Connections Guide

← Back to Main README

Connections define integrations with AWS services and data sources in SageMaker Unified Studio projects. This guide covers how to create, configure, and use connections in your data applications.

Overview

Connections enable your workflows to interact with:

Data Storage - S3, Redshift, RDS
Compute Engines - Spark (Glue/EMR), Athena
ML Services - SageMaker, MLflow
Orchestration - MWAA, Amazon MWAA Serverless

Two ways to create connections:

Manifest-based (recommended) - Define in manifest.yaml for automated creation
Console-based - Create manually in SMUS portal

Default Connections

Every SMUS project includes these connections automatically:

Connection Name	Type	Purpose
`default.s3_shared`	S3	Project S3 bucket
`project.workflow_mwaa`	MWAA	MWAA environment (if enabled)
`project.athena`	Athena	Athena workgroup
`project.default_lakehouse`	Lakehouse	Lakehouse connection

Creating Connections via Manifest

Define connections in your bundle manifest under bootstrap.connections:

stages:
  test:
    domain:
      name: my-domain
      region: us-east-1
    project:
      name: test-project
    bootstrap:
      environments:
        - EnvironmentConfigurationName: 'OnDemand Workflows'
      
      connections:
        - name: s3-raw-data
          type: S3
          properties:
            s3Uri: "s3://raw-data-bucket/incoming/"
        
        - name: spark-etl
          type: SPARK_GLUE
          properties:
            glueVersion: "4.0"
            workerType: "G.2X"
            numberOfWorkers: 10

Benefits:

Automated creation during deployment
Version controlled in Git
Consistent across environments
Repeatable infrastructure

Connection Types

S3 - Object Storage

Access S3 buckets for data storage and retrieval.

- name: s3-data-lake
  type: S3
  properties:
    s3Uri: "s3://my-data-bucket/data/"

Properties:

s3Uri (required): S3 bucket URI with optional prefix

Use cases:

Raw data ingestion
Processed data storage
Model artifacts
Backup and archival

Example workflow usage:

tasks:
  upload_data:
    operator: "airflow.providers.amazon.aws.transfers.local_to_s3.LocalFilesystemToS3Operator"
    filename: "/tmp/data.csv"
    dest_bucket: "${proj.connection.s3_data_lake.bucket}"
    dest_key: "raw/data.csv"

IAM - Identity and Access Management

Configure IAM settings for Glue lineage synchronization.

- name: iam-lineage-sync
  type: IAM
  properties:
    glueLineageSyncEnabled: true

Properties:

glueLineageSyncEnabled (required): Enable Glue lineage sync (true/false)

Use cases:

Data lineage tracking
Governance and compliance
Impact analysis

SPARK_GLUE - Spark on AWS Glue

Run Spark jobs on AWS Glue serverless compute.

■ Instruction 1: Using the connections guide, decide whether each statement agrees with it, answering yes or no and quoting the deciding words: (a) Console-based creation is the recommended way to create connections. (b) Every SMUS project automatically includes a connection to an Athena workgroup. (c) The s3Uri property is optional for an S3 connection.
■ Instruction 2: According to the connections guide, why is defining connections in the manifest the recommended approach?
■ Instruction 3: In the manifest example in the connections guide, how many workers does the spark-etl connection specify?
The material that follows has no connection to the connections guide.

■ Data excerpts:

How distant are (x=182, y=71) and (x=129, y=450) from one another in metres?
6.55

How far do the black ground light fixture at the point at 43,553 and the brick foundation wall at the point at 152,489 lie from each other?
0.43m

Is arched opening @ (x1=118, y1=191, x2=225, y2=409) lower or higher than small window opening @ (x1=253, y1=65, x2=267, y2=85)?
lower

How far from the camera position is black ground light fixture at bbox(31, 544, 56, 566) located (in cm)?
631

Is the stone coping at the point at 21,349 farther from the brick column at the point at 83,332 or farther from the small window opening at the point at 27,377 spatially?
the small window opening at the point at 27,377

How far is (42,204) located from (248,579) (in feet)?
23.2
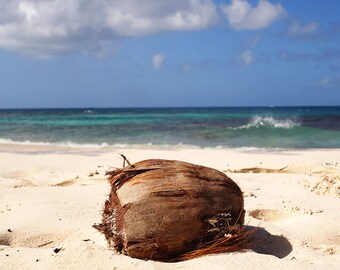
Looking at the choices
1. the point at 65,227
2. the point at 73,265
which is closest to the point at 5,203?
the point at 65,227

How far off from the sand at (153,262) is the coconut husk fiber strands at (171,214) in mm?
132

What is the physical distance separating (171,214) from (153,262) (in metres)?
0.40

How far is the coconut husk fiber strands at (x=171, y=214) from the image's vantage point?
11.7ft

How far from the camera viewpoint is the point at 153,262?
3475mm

--

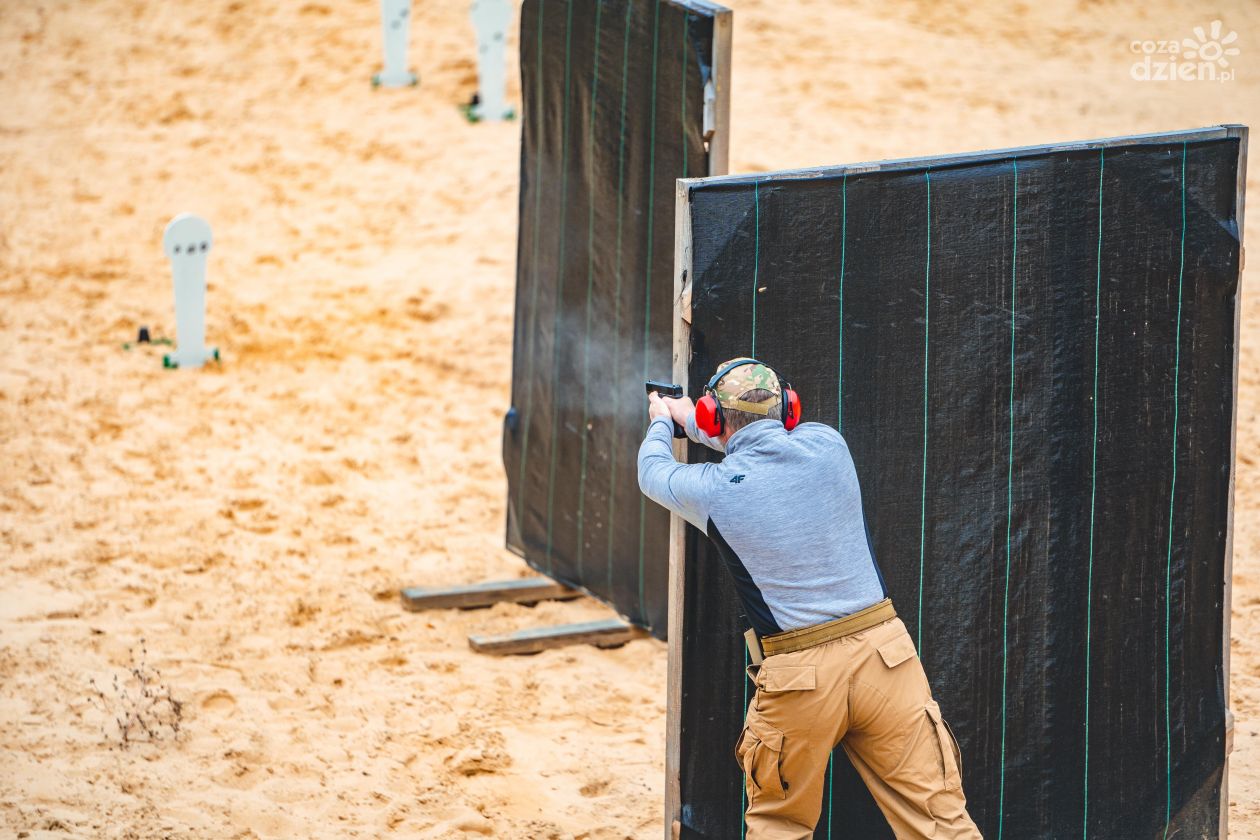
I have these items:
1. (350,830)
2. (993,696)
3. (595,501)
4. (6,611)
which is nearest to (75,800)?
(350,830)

■ Correct response 1: (a) No: "Manifest-based (recommended)". (b) Yes: "Every SMUS project includes these connections automatically" and "`project.athena`	Athena	Athena workgroup". (c) No: "s3Uri (required)".

■ Correct response 2: Connections defined in manifest.yaml are created automatically during deployment. The guide also says this approach keeps connections version controlled in Git, consistent across environments, and repeatable as infrastructure.

■ Correct response 3: 10 workers.